1/2 cup olive oil (or less)
3 -4 lbs pork shanks
1 cup flour
1 tablespoon himalayan salt
1 tablespoon black pepper
1 1/2 cups chopped carrots
1 1/2 cups chopped celery
1 cup chopped onion
1 cup red wine
3 tablespoons tomato paste
1 1/2 tablespoons anchovy paste
3 tablespoons chopped garlic
1 tablespoon chopped rosemary (fresh)
1 tablespoon chopped thyme (fresh)
2 -3 bay leaves
1 quart of beef bone broth (or beef stock)
1/4-1/2 cup capers (Rinsed)
1/2-3/4 cup pitted kalametas olive

Steps:

  • Chop carrots, celery, and onions (I put everything in my food processer).
  • Preheat oven to 325 degrees F.
  • Heat a large Dutch oven (I used my mother-in-laws 7 1/4 quart Le Creuset's classic enameled cast-iron Dutch Oven) Add enough olive oil to cover the bottom (use more or less than 1/2 cup).
  • Combine flour, salt and pepper in a shallow dish, dredge shanks. Shake off excess flour. Transfer to Dutch Oven cook until all sides are browned. The more browned the better.
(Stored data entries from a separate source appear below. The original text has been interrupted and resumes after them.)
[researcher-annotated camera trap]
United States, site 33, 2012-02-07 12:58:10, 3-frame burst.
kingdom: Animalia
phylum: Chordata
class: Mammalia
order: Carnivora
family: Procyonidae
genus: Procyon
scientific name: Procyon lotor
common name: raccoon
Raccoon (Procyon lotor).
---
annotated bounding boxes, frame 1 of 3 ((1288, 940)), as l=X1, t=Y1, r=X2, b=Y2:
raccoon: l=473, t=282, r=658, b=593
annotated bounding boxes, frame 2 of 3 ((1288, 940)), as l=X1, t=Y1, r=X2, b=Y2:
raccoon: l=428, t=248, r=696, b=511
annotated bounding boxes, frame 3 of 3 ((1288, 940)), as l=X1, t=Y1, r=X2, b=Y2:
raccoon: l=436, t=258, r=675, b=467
Remove the shanks and set aside.
  • Add or remove oil as needed to saute onions, celery,and carrots in the Dutch Oven until softened and lightly browned.
  • Add garlic, bay leaves, thyme, rosematy salt and pepper (to taste - go light on the salt at this stage the capers and olives will add extra salt) tomato paste and anchovy paste. Cook for 1 - 2 minutes.
  • Add the red wine to the Dutch Oven to deglaze the pan. Scrap up any browned bits from the bottom of the pan. Add beef broth (or stock) and bay leaves - bring to a boil.
  • Return shanks to the Dutch Oven, add capers and olives. Cover the Dutch oven and transfer to the oven.
  • Cook for 2 - 3 hours. This depends on the size of the shanks.
  • Remove bay leaves - ready to serve!

Nutrition Facts : Calories 258.7, Fat 15.4, SaturatedFat 2.2, Cholesterol 4, Sodium 1613.8, Carbohydrate 21.4, Fiber 2.7, Sugar 3.6, Protein 4.5

Tips:

  • Choose high-quality pork shanks. Look for shanks that are meaty and have a good amount of marbling.
  • Brown the shanks well before braising them. This will help to develop flavor and color.
  • Use a variety of vegetables in your braising liquid. This will add flavor and depth to the dish.
  • Simmer the shanks until they are fall-off-the-bone tender. This will take at least 2 hours, but it is worth the wait.
  • Serve the osso buco over mashed potatoes, rice, or polenta. You can also add a side of vegetables or salad.

Conclusion:

Pork osso buco is a delicious and hearty dish that is perfect for a special occasion. It is easy to make and can be tailored to your own taste. With a little planning, you can create a memorable meal that your friends and family will love.